+++ Provided entries +++

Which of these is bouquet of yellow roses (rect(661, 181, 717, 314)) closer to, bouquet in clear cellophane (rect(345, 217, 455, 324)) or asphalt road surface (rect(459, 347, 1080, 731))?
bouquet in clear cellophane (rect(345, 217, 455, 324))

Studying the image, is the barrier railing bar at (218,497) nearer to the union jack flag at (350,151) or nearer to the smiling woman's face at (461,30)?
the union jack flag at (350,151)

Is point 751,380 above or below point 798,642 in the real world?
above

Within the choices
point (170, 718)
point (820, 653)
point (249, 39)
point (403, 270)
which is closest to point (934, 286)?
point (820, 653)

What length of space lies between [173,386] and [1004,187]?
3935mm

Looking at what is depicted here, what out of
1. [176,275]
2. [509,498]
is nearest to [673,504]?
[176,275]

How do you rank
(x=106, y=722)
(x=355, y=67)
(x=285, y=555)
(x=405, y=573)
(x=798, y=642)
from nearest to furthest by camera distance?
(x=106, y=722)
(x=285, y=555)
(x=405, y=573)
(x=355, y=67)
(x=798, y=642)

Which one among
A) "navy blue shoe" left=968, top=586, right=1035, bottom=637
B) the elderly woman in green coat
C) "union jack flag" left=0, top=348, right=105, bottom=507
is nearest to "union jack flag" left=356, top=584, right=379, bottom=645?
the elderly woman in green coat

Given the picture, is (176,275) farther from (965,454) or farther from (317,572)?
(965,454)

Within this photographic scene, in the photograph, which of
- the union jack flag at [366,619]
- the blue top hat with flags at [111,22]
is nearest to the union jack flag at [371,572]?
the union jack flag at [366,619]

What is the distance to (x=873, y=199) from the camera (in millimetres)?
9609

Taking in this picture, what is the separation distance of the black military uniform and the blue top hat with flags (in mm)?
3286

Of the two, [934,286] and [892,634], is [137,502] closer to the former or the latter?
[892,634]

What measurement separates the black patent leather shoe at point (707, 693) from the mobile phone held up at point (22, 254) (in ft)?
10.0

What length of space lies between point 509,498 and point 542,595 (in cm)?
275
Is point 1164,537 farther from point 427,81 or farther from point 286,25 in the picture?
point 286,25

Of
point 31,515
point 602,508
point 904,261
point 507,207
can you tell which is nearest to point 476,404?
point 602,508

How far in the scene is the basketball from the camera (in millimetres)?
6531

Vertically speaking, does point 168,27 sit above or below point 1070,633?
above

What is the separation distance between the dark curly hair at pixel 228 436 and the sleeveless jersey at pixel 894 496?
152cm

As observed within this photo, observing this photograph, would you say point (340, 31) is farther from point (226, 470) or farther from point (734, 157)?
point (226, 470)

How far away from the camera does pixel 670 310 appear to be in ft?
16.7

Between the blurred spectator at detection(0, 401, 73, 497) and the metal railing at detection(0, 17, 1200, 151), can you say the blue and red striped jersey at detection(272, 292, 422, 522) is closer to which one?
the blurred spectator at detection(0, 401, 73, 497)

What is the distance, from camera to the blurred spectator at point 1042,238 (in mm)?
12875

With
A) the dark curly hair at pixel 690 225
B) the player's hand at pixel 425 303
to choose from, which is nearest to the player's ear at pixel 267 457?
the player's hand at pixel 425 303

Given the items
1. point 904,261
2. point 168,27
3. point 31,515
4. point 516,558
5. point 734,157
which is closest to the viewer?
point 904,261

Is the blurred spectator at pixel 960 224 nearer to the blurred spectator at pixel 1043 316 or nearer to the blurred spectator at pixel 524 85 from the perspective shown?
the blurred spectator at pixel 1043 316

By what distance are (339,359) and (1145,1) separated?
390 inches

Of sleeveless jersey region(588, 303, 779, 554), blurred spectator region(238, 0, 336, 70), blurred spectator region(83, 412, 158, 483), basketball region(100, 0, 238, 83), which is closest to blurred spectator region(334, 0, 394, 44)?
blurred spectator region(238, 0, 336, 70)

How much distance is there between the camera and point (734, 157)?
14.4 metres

+++

- _Challenge_
Copy out all of the data exactly, leaving nothing out.

- _Expected answer_
Which of these is bouquet of yellow roses (rect(661, 181, 717, 314)) closer to, bouquet in clear cellophane (rect(345, 217, 455, 324)) or asphalt road surface (rect(459, 347, 1080, 731))?
bouquet in clear cellophane (rect(345, 217, 455, 324))

Studying the image, is the barrier railing bar at (218,497) nearer to the union jack flag at (350,151) or nearer to the smiling woman's face at (461,30)?
the union jack flag at (350,151)

Is point 751,380 above or below point 798,642 in the real world?
above

Within the choices
point (170, 718)
point (820, 653)
point (249, 39)
point (403, 270)
which is closest to point (934, 286)?
point (820, 653)

What length of space lies between [173,386] and [1004,187]?
3935mm

Looking at what is depicted here, what out of
1. [176,275]
2. [509,498]
is nearest to [673,504]?
[176,275]

How do you rank
(x=106, y=722)
(x=355, y=67)
(x=285, y=555)
(x=405, y=573)
(x=798, y=642)
from nearest to furthest by camera distance?
(x=106, y=722)
(x=285, y=555)
(x=405, y=573)
(x=355, y=67)
(x=798, y=642)

Which one among
A) "navy blue shoe" left=968, top=586, right=1035, bottom=637
B) the elderly woman in green coat
C) "union jack flag" left=0, top=348, right=105, bottom=507
is nearest to "union jack flag" left=356, top=584, right=379, bottom=645?
the elderly woman in green coat

Given the picture, is (176,275) farther from (965,454) or farther from (317,572)?
(965,454)

Within this photographic scene, in the photograph, which of
- the union jack flag at [366,619]
- the blue top hat with flags at [111,22]
is nearest to the union jack flag at [371,572]?
the union jack flag at [366,619]

What is the distance to (x=873, y=199) from the camera (in millimetres)?
9609

Taking in this picture, what is the separation distance of the black military uniform and the blue top hat with flags (in mm)?
3286

Of the two, [934,286] and [892,634], is [137,502] closer to the former or the latter?
[892,634]

What measurement separates the black patent leather shoe at point (707, 693) from the mobile phone held up at point (22, 254) (in ft)?
10.0

What length of space lies between point 509,498 and point 542,595 (in cm)?
275
Is point 1164,537 farther from point 427,81 or farther from point 286,25 in the picture?
point 286,25

Of
point 31,515
point 602,508
point 904,261
point 507,207
can you tell which is nearest to point 476,404?
point 602,508

How far in the scene is the basketball from the camera (in millimetres)?
6531

Vertically speaking, does point 168,27 sit above or below point 1070,633?
above

What is the separation distance between the dark curly hair at pixel 228 436 and the sleeveless jersey at pixel 894 496?
152cm

As observed within this photo, observing this photograph, would you say point (340, 31) is farther from point (226, 470) or farther from point (734, 157)?
point (226, 470)

How far away from the camera does pixel 670 310 appear to be in ft?
16.7

Between the blurred spectator at detection(0, 401, 73, 497) and the metal railing at detection(0, 17, 1200, 151), can you say the blue and red striped jersey at detection(272, 292, 422, 522) is closer to which one?
the blurred spectator at detection(0, 401, 73, 497)

What is the distance, from camera to the blurred spectator at point 1042,238 (in mm)?
12875

With
A) the dark curly hair at pixel 690 225
B) the player's hand at pixel 425 303
to choose from, which is nearest to the player's ear at pixel 267 457?
the player's hand at pixel 425 303

Given the items
1. point 904,261
2. point 168,27
3. point 31,515
4. point 516,558
5. point 734,157
which is closest to the viewer?
point 904,261

Is the blurred spectator at pixel 960 224 nearer to the blurred spectator at pixel 1043 316 or nearer to the blurred spectator at pixel 524 85 from the perspective shown?
the blurred spectator at pixel 1043 316

By what distance are (339,359) and (1145,1) separated?
390 inches

Of sleeveless jersey region(588, 303, 779, 554), blurred spectator region(238, 0, 336, 70), blurred spectator region(83, 412, 158, 483), basketball region(100, 0, 238, 83), which is closest to blurred spectator region(334, 0, 394, 44)?
blurred spectator region(238, 0, 336, 70)

How much distance is there between the camera and point (734, 157)?
14.4 metres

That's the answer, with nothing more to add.